▶ **Activity**: Below are records with pictures. Transcribe exactly, and only, the lines from the line with "Sanne Beijerman Coaching Online" to the line with "Staande foto Buffel Buffalo Silhouette", both ends included, but not the pictures.

▶ **Materials provided**:
----

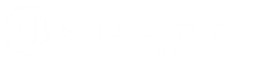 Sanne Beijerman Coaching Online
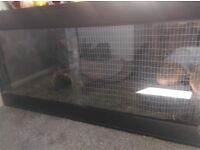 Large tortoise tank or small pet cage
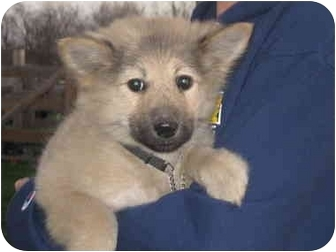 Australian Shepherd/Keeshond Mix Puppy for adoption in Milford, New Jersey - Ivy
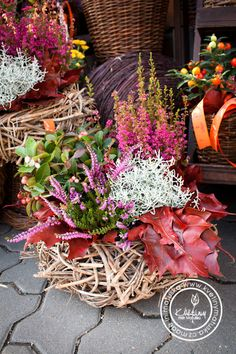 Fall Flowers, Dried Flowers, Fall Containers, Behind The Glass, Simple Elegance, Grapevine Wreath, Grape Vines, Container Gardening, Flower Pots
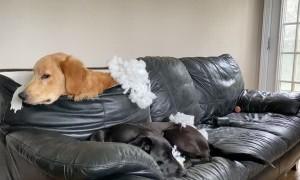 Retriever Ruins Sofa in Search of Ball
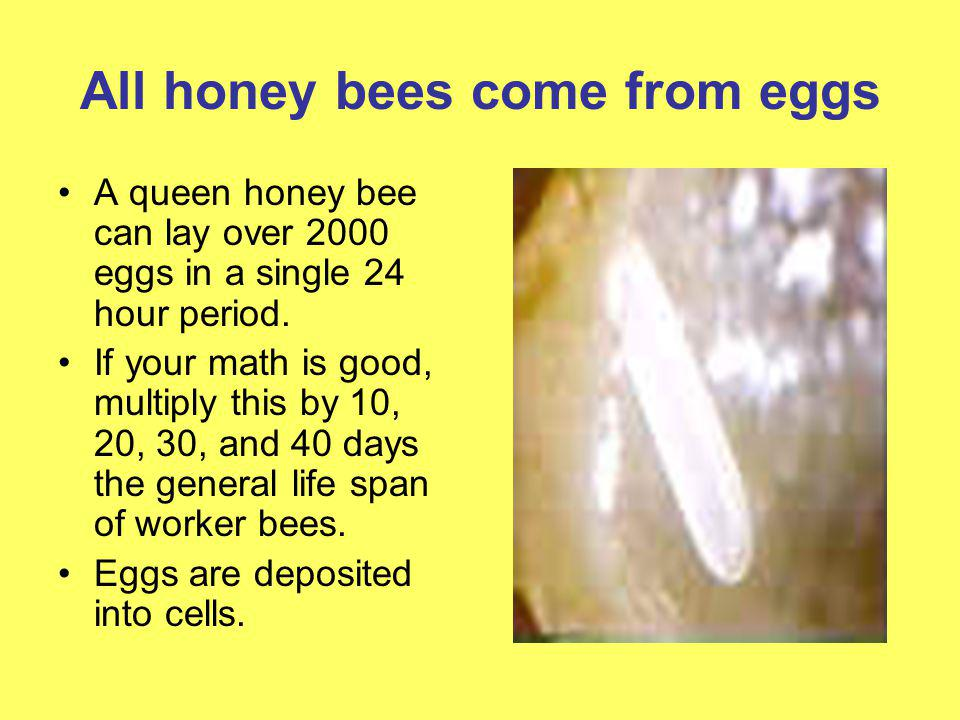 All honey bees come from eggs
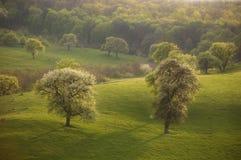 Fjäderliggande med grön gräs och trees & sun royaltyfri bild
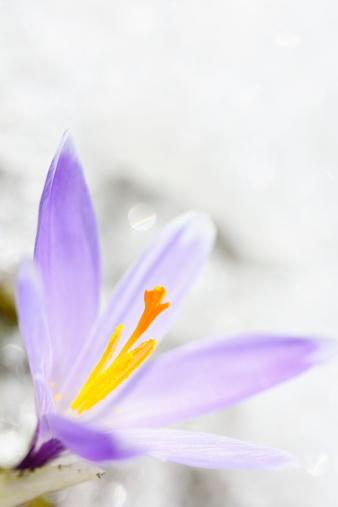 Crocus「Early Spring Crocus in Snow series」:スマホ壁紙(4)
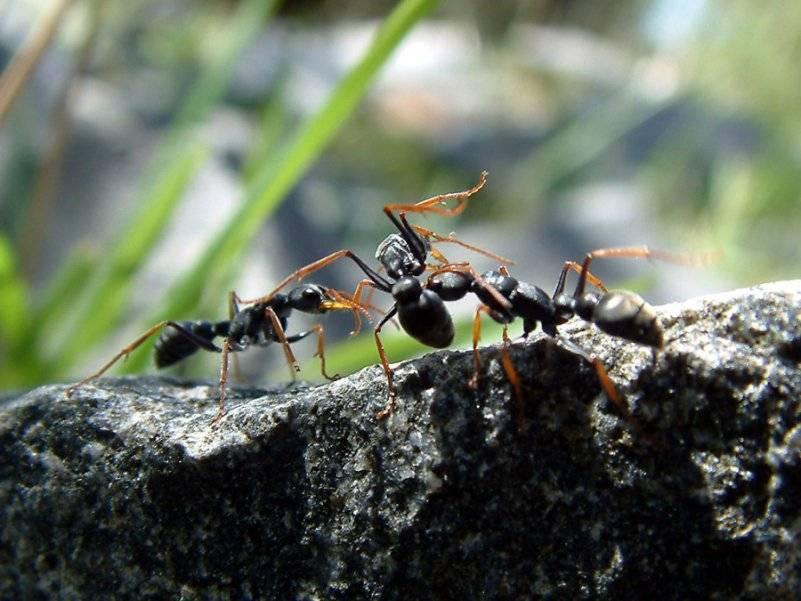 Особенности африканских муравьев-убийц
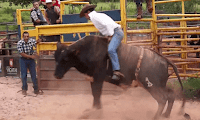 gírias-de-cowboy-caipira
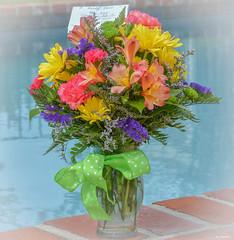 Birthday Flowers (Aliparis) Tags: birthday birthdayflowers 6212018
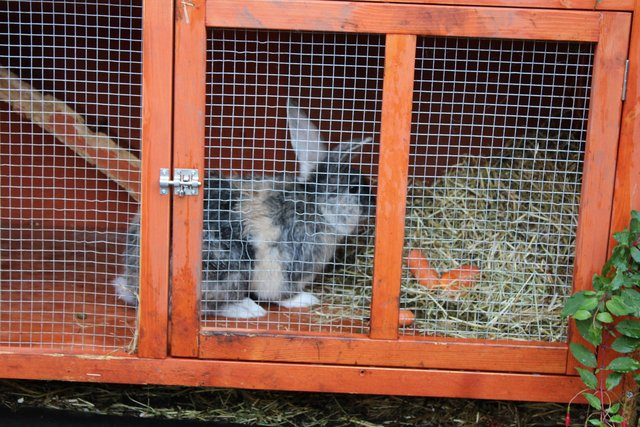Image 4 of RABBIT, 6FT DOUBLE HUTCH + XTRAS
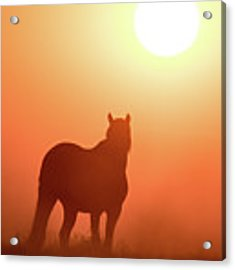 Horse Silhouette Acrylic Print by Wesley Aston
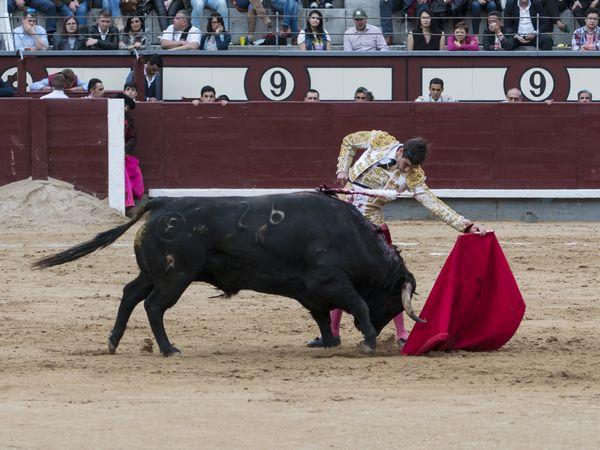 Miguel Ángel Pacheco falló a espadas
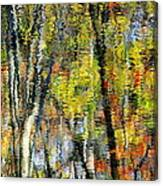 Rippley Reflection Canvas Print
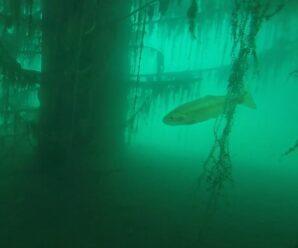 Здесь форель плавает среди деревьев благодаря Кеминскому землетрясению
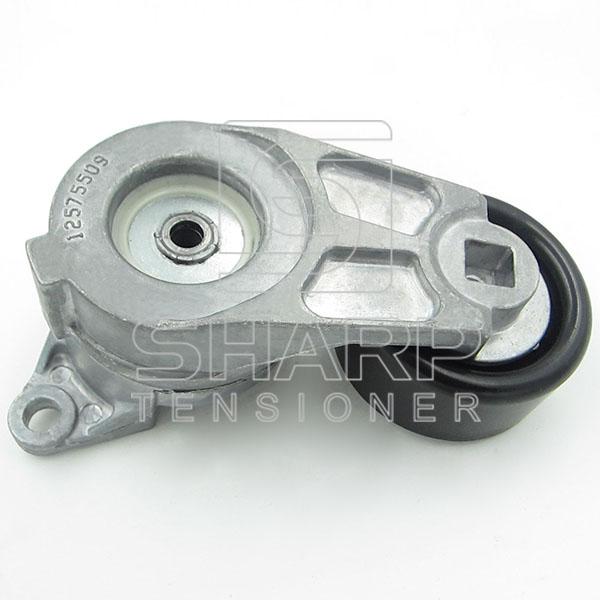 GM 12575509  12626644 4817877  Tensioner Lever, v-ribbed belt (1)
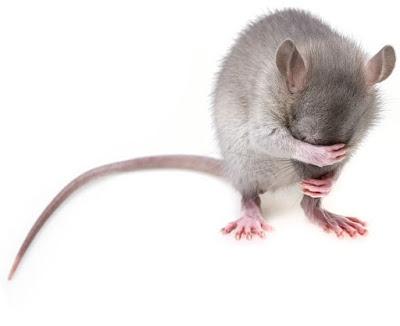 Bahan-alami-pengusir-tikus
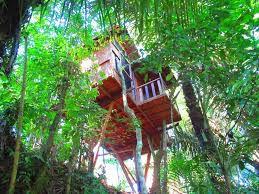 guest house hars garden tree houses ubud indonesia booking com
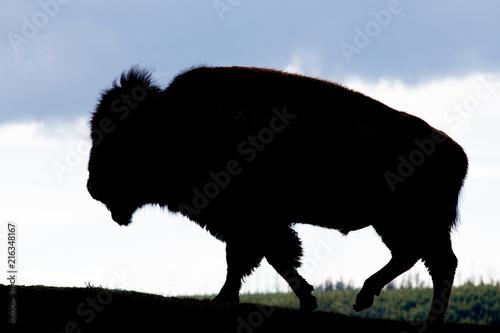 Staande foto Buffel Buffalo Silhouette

----

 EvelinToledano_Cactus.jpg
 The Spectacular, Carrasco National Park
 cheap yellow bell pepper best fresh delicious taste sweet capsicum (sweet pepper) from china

----

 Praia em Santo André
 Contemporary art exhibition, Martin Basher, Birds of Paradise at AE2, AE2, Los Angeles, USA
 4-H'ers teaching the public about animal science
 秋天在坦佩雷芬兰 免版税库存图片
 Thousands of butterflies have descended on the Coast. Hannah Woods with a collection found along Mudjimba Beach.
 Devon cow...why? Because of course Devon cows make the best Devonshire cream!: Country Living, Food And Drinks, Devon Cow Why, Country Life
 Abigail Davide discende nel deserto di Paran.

----

▶ **Solution for this task**:
 Sanne Beijerman Coaching Online
 Large tortoise tank or small pet cage
 Australian Shepherd/Keeshond Mix Puppy for adoption in Milford, New Jersey - Ivy
 Fall Flowers, Dried Flowers, Fall Containers, Behind The Glass, Simple Elegance, Grapevine Wreath, Grape Vines, Container Gardening, Flower Pots
 Retriever Ruins Sofa in Search of Ball
 All honey bees come from eggs
 Fjäderliggande med grön gräs och trees & sun royaltyfri bild
 Crocus「Early Spring Crocus in Snow series」:スマホ壁紙(4)
 Особенности африканских муравьев-убийц
 gírias-de-cowboy-caipira
 Birthday Flowers (Aliparis) Tags: birthday birthdayflowers 6212018
Image 4 of RABBIT, 6FT DOUBLE HUTCH + XTRAS
 Horse Silhouette Acrylic Print by Wesley Aston
 Miguel Ángel Pacheco falló a espadas
 Rippley Reflection Canvas Print
 Здесь форель плавает среди деревьев благодаря Кеминскому землетрясению
 GM 12575509  12626644 4817877  Tensioner Lever, v-ribbed belt (1)
 Bahan-alami-pengusir-tikus
 guest house hars garden tree houses ubud indonesia booking com
 Staande foto Buffel Buffalo Silhouette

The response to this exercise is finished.